══ INFORMATION PROVIDED ══
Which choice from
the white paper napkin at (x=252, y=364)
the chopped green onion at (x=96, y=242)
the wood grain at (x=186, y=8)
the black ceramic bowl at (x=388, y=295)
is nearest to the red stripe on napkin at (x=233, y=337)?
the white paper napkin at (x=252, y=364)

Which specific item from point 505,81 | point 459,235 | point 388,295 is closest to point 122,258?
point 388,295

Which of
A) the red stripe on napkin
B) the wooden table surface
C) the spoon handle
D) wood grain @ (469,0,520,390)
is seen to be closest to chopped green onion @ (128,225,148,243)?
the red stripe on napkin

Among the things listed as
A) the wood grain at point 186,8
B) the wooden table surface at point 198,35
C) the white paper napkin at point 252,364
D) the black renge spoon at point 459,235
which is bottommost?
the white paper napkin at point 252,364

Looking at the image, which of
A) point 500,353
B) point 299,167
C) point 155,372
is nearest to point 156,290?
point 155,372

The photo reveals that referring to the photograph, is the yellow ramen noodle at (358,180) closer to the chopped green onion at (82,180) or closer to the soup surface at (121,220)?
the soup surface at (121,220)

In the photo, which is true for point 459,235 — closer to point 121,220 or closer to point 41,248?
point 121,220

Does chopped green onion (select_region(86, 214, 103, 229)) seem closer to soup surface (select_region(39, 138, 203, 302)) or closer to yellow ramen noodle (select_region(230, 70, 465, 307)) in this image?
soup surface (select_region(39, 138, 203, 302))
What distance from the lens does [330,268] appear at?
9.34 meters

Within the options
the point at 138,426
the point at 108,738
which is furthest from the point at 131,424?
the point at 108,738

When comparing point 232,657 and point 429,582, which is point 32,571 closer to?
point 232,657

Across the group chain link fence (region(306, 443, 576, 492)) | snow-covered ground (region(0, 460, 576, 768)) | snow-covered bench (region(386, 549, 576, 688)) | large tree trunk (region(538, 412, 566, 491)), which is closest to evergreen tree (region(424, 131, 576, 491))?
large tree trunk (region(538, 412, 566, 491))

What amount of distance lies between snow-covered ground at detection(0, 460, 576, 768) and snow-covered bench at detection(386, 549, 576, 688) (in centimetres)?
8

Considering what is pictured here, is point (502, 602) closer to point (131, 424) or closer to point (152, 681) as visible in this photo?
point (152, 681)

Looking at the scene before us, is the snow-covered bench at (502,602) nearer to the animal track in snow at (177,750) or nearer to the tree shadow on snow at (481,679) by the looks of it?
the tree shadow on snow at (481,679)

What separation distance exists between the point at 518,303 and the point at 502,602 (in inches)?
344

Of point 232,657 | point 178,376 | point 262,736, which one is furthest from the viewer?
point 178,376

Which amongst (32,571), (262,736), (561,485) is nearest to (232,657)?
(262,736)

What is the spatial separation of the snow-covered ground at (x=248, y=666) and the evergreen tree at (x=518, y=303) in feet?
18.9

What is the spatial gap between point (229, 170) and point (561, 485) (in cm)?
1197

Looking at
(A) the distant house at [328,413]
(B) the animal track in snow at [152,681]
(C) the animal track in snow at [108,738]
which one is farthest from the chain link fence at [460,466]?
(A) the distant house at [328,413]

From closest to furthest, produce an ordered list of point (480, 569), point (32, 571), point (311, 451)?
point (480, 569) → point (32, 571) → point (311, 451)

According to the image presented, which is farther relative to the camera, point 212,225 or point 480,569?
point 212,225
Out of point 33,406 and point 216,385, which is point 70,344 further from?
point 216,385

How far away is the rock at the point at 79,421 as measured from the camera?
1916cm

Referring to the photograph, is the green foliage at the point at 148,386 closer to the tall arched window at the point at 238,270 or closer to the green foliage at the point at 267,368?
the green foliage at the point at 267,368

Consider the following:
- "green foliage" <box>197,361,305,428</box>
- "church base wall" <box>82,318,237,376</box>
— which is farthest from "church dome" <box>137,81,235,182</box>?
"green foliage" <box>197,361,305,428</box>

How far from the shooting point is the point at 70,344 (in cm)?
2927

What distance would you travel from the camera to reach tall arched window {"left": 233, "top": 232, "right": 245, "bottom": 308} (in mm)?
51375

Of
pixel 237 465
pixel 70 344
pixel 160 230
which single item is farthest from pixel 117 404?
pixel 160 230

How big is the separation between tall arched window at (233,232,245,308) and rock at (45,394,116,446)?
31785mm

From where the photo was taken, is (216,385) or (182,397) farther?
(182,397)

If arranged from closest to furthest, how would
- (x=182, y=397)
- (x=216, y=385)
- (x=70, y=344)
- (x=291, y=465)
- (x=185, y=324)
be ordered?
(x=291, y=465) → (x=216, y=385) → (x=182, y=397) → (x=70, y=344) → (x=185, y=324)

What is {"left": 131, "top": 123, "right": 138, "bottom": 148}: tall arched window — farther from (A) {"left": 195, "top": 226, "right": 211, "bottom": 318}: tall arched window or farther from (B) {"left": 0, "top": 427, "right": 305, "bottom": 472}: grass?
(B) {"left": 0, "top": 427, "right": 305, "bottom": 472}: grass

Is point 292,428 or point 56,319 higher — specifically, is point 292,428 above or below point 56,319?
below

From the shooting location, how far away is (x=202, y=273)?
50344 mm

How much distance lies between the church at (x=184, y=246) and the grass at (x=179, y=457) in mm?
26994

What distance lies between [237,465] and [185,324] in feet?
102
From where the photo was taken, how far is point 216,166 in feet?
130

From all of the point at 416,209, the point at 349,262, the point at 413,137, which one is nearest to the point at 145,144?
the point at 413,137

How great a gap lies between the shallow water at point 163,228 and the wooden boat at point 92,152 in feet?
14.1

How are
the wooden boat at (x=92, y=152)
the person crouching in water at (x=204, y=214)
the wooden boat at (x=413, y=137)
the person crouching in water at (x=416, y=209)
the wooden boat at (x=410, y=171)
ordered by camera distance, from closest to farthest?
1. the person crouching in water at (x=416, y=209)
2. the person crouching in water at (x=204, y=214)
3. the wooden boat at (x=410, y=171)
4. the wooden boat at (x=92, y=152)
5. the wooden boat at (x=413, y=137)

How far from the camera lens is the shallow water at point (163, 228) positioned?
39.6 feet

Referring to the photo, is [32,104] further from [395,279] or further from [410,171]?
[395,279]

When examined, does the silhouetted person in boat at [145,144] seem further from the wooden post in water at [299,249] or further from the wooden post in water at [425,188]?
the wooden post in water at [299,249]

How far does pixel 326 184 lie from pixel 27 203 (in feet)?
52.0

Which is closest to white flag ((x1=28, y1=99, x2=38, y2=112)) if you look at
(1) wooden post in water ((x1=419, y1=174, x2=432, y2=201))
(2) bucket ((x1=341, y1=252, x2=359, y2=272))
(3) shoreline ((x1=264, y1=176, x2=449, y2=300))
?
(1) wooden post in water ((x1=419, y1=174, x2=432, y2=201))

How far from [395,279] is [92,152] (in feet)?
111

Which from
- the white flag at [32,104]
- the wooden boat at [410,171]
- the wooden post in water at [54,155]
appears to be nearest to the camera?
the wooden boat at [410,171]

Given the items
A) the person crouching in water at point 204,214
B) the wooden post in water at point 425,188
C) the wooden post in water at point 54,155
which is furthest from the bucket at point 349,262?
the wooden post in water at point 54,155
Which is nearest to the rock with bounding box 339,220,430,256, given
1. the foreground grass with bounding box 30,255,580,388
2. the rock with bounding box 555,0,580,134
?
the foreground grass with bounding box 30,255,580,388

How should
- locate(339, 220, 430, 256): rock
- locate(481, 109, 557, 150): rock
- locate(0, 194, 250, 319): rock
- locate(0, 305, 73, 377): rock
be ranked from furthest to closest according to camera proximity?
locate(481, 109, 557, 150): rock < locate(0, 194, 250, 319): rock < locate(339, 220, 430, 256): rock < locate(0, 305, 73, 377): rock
═══
# EXERCISE TASK:
Recopy the whole listing exactly.

# TASK RESULT:
Which choice from
the white paper napkin at (x=252, y=364)
the chopped green onion at (x=96, y=242)
the wood grain at (x=186, y=8)
the black ceramic bowl at (x=388, y=295)
is nearest to the red stripe on napkin at (x=233, y=337)?
the white paper napkin at (x=252, y=364)

Which specific item from point 505,81 | point 459,235 | point 388,295 is closest to point 122,258?
point 388,295

Which of
A) the red stripe on napkin
B) the wooden table surface
C) the spoon handle
D) wood grain @ (469,0,520,390)
is seen to be closest to chopped green onion @ (128,225,148,243)?
the red stripe on napkin

Among the things listed as
A) the wood grain at point 186,8
B) the wooden table surface at point 198,35
C) the white paper napkin at point 252,364
D) the black renge spoon at point 459,235
which is bottommost?
the white paper napkin at point 252,364

Looking at the image, which of
A) point 500,353
B) point 299,167
C) point 155,372
is nearest to point 156,290?
point 155,372

The photo reveals that referring to the photograph, is the yellow ramen noodle at (358,180) closer to the chopped green onion at (82,180) or closer to the soup surface at (121,220)?
the soup surface at (121,220)

In the photo, which is true for point 459,235 — closer to point 121,220 or closer to point 41,248?
point 121,220

Does chopped green onion (select_region(86, 214, 103, 229)) seem closer to soup surface (select_region(39, 138, 203, 302)) or closer to yellow ramen noodle (select_region(230, 70, 465, 307)) in this image?
soup surface (select_region(39, 138, 203, 302))
What distance from the lens does [330,268] appear at?
9.34 meters

Within the options
the point at 138,426
the point at 108,738
which is furthest from the point at 131,424?
the point at 108,738

When comparing point 232,657 and point 429,582, which is point 32,571 closer to?
point 232,657

Across the group chain link fence (region(306, 443, 576, 492)) | snow-covered ground (region(0, 460, 576, 768)) | snow-covered bench (region(386, 549, 576, 688)) | large tree trunk (region(538, 412, 566, 491)), which is closest to evergreen tree (region(424, 131, 576, 491))?
large tree trunk (region(538, 412, 566, 491))

What amount of distance lies between snow-covered ground at detection(0, 460, 576, 768) and snow-covered bench at detection(386, 549, 576, 688) (in centimetres)?
8

Considering what is pictured here, is point (502, 602) closer to point (131, 424) or closer to point (152, 681) as visible in this photo?
point (152, 681)

Looking at the scene before us, is the snow-covered bench at (502,602) nearer to the animal track in snow at (177,750) or nearer to the tree shadow on snow at (481,679) by the looks of it?
the tree shadow on snow at (481,679)

What separation distance exists between the point at 518,303 and the point at 502,602 (in inches)?
344

Of point 232,657 | point 178,376 | point 262,736, which one is furthest from the viewer?
point 178,376

Which amongst (32,571), (262,736), (561,485) is nearest to (232,657)?
(262,736)

What is the spatial separation of the snow-covered ground at (x=248, y=666) and the evergreen tree at (x=518, y=303) in feet?
18.9

What is the spatial gap between point (229, 170) and point (561, 485) (in cm)?
1197

Looking at
(A) the distant house at [328,413]
(B) the animal track in snow at [152,681]
(C) the animal track in snow at [108,738]
which one is farthest from the chain link fence at [460,466]?
(A) the distant house at [328,413]

From closest to furthest, produce an ordered list of point (480, 569), point (32, 571), point (311, 451)?
point (480, 569) → point (32, 571) → point (311, 451)

According to the image presented, which is farther relative to the camera, point 212,225 or point 480,569?
point 212,225
Out of point 33,406 and point 216,385, which is point 70,344 further from?
point 216,385

How far away is the rock at the point at 79,421 as measured from the camera?
1916cm

Referring to the photograph, is the green foliage at the point at 148,386 closer to the tall arched window at the point at 238,270 or closer to the green foliage at the point at 267,368?
the green foliage at the point at 267,368

Consider the following:
- "green foliage" <box>197,361,305,428</box>
- "church base wall" <box>82,318,237,376</box>
— which is farthest from "church dome" <box>137,81,235,182</box>?
"green foliage" <box>197,361,305,428</box>

How far from the shooting point is the point at 70,344 (in cm)?
2927

What distance would you travel from the camera to reach tall arched window {"left": 233, "top": 232, "right": 245, "bottom": 308} (in mm)?
51375

Of
pixel 237 465
pixel 70 344
pixel 160 230
which single item is farthest from pixel 117 404?
pixel 160 230

How big is the separation between tall arched window at (233,232,245,308) and rock at (45,394,116,446)?
31785mm

From where the photo was taken, is (216,385) or (182,397) farther?
(182,397)

If arranged from closest to furthest, how would
- (x=182, y=397)
- (x=216, y=385)
- (x=70, y=344)
- (x=291, y=465)
- (x=185, y=324)
be ordered?
(x=291, y=465) → (x=216, y=385) → (x=182, y=397) → (x=70, y=344) → (x=185, y=324)

What is {"left": 131, "top": 123, "right": 138, "bottom": 148}: tall arched window — farther from (A) {"left": 195, "top": 226, "right": 211, "bottom": 318}: tall arched window or farther from (B) {"left": 0, "top": 427, "right": 305, "bottom": 472}: grass?
(B) {"left": 0, "top": 427, "right": 305, "bottom": 472}: grass

Is point 292,428 or point 56,319 higher — specifically, is point 292,428 above or below point 56,319?
below

From the shooting location, how far away is (x=202, y=273)?
50344 mm

How much distance lies between the church at (x=184, y=246) and the grass at (x=179, y=457) in mm?
26994

What distance lies between [237,465] and [185,324] in feet?
102
From where the photo was taken, how far is point 216,166 in feet?
130

From all of the point at 416,209, the point at 349,262, the point at 413,137, which one is nearest to the point at 145,144?
the point at 413,137

How great a gap lies between the shallow water at point 163,228 and the wooden boat at point 92,152 in feet?
14.1

How are
the wooden boat at (x=92, y=152)
the person crouching in water at (x=204, y=214)
the wooden boat at (x=413, y=137)
the person crouching in water at (x=416, y=209)
the wooden boat at (x=410, y=171)
ordered by camera distance, from closest to farthest?
1. the person crouching in water at (x=416, y=209)
2. the person crouching in water at (x=204, y=214)
3. the wooden boat at (x=410, y=171)
4. the wooden boat at (x=92, y=152)
5. the wooden boat at (x=413, y=137)

How far from the camera lens is the shallow water at point (163, 228) positioned?
39.6 feet

Referring to the photo, is [32,104] further from [395,279] or further from [410,171]?
[395,279]

When examined, does the silhouetted person in boat at [145,144] seem further from the wooden post in water at [299,249] or further from the wooden post in water at [425,188]?
the wooden post in water at [299,249]

How far does pixel 326 184 lie from pixel 27 203 (in feet)?
52.0

Which is closest to white flag ((x1=28, y1=99, x2=38, y2=112)) if you look at
(1) wooden post in water ((x1=419, y1=174, x2=432, y2=201))
(2) bucket ((x1=341, y1=252, x2=359, y2=272))
(3) shoreline ((x1=264, y1=176, x2=449, y2=300))
?
(1) wooden post in water ((x1=419, y1=174, x2=432, y2=201))

How far from [395,279] is [92,152] (in feet)?
111

Which from
- the white flag at [32,104]
- the wooden boat at [410,171]
- the wooden post in water at [54,155]
appears to be nearest to the camera?
the wooden boat at [410,171]

Given the items
A) the person crouching in water at point 204,214
B) the wooden post in water at point 425,188
C) the wooden post in water at point 54,155
which is furthest from the bucket at point 349,262?
the wooden post in water at point 54,155
Which is nearest to the rock with bounding box 339,220,430,256, given
1. the foreground grass with bounding box 30,255,580,388
2. the rock with bounding box 555,0,580,134
?
the foreground grass with bounding box 30,255,580,388

How should
- locate(339, 220, 430, 256): rock
- locate(481, 109, 557, 150): rock
- locate(0, 194, 250, 319): rock
- locate(0, 305, 73, 377): rock
be ranked from furthest to closest according to camera proximity?
locate(481, 109, 557, 150): rock < locate(0, 194, 250, 319): rock < locate(339, 220, 430, 256): rock < locate(0, 305, 73, 377): rock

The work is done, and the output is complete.